◆ **Work to complete**: Rewrite the material below, replacing "smartphone" with "mobile phone" everywhere and changing nothing else. Leave the pictures out of your answer.

┄┄┄┄┄┄

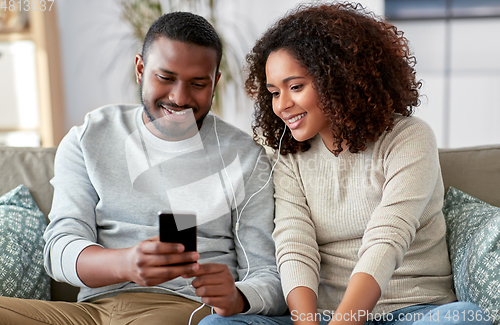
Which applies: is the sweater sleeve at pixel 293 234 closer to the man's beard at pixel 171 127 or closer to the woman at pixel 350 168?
the woman at pixel 350 168

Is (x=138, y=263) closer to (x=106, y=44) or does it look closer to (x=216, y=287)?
(x=216, y=287)

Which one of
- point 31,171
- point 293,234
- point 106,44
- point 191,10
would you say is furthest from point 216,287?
point 106,44

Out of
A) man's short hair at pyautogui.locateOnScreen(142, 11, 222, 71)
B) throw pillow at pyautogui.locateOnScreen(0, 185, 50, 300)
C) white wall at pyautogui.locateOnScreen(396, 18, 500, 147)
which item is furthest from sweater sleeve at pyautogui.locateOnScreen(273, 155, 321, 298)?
white wall at pyautogui.locateOnScreen(396, 18, 500, 147)

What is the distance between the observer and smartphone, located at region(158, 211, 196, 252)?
0.94 meters

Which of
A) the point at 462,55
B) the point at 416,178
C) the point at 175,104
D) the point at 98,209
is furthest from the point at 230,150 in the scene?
the point at 462,55

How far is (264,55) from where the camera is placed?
4.40 feet

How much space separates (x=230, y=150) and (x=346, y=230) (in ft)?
1.37

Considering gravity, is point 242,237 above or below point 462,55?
below

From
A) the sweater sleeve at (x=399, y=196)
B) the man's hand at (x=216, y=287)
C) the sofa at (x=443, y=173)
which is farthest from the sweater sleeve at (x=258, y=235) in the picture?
the sofa at (x=443, y=173)

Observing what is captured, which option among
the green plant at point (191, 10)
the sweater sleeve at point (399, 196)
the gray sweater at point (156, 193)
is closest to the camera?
the sweater sleeve at point (399, 196)

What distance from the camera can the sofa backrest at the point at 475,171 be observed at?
4.78ft

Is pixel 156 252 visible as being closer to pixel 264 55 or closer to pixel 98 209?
pixel 98 209

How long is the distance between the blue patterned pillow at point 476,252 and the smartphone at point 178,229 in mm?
698

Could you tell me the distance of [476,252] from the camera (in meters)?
1.18
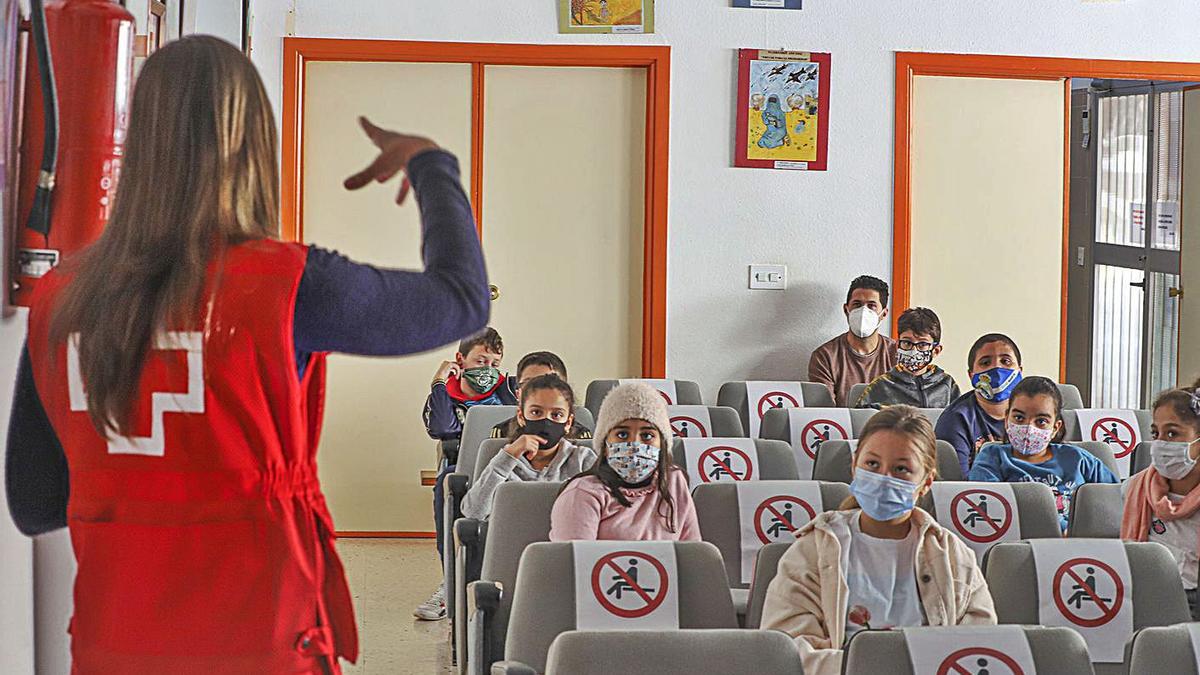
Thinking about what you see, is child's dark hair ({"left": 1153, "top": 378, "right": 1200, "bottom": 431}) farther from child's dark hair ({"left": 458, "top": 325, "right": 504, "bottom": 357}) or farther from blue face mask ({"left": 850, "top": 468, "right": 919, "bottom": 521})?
child's dark hair ({"left": 458, "top": 325, "right": 504, "bottom": 357})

┄┄┄┄┄┄

◆ **Written reply**:
Which applies: is the sweater sleeve at pixel 293 234 closer to the man's beard at pixel 171 127 or closer to the woman at pixel 350 168?
the woman at pixel 350 168

Is (x=138, y=263) closer to (x=106, y=44) or does it look closer to (x=216, y=287)?
(x=216, y=287)

Which one of
- point 31,171
- point 293,234
- point 106,44
- point 191,10
would you say is furthest from point 216,287?
point 106,44

Out of
A) man's short hair at pyautogui.locateOnScreen(142, 11, 222, 71)
B) throw pillow at pyautogui.locateOnScreen(0, 185, 50, 300)
C) white wall at pyautogui.locateOnScreen(396, 18, 500, 147)
which item is furthest from sweater sleeve at pyautogui.locateOnScreen(273, 155, 321, 298)?
white wall at pyautogui.locateOnScreen(396, 18, 500, 147)

What is the distance between the observer and mobile phone, located at region(158, 211, 196, 252)?
0.94 meters

Which of
A) the point at 462,55
B) the point at 416,178
C) the point at 175,104
D) the point at 98,209
is furthest from the point at 230,150 in the scene?
the point at 462,55

How far is (264,55) from where the camera is placed?
4.40 feet

How much space separates (x=230, y=150) and (x=346, y=230) (in ft)?
1.37

Considering gravity, is point 242,237 above or below point 462,55?
below

From
A) the sweater sleeve at (x=399, y=196)
B) the man's hand at (x=216, y=287)
C) the sofa at (x=443, y=173)
which is farthest from the sweater sleeve at (x=258, y=235) in the picture?
the sofa at (x=443, y=173)

Observing what is captured, which option among
the green plant at point (191, 10)
the sweater sleeve at point (399, 196)
the gray sweater at point (156, 193)
is closest to the camera?
the sweater sleeve at point (399, 196)

What distance from the camera can the sofa backrest at the point at 475,171 be observed at?
4.78ft

Is pixel 156 252 visible as being closer to pixel 264 55 or closer to pixel 98 209?
pixel 98 209

How long is the distance between the blue patterned pillow at point 476,252 and the mobile phone at point 178,229 in mm?
698

Could you tell me the distance of [476,252] from the camera (in meters)?
1.18
Thinking about what you see, is child's dark hair ({"left": 1153, "top": 378, "right": 1200, "bottom": 431}) farther from child's dark hair ({"left": 458, "top": 325, "right": 504, "bottom": 357}) or farther from blue face mask ({"left": 850, "top": 468, "right": 919, "bottom": 521})?
child's dark hair ({"left": 458, "top": 325, "right": 504, "bottom": 357})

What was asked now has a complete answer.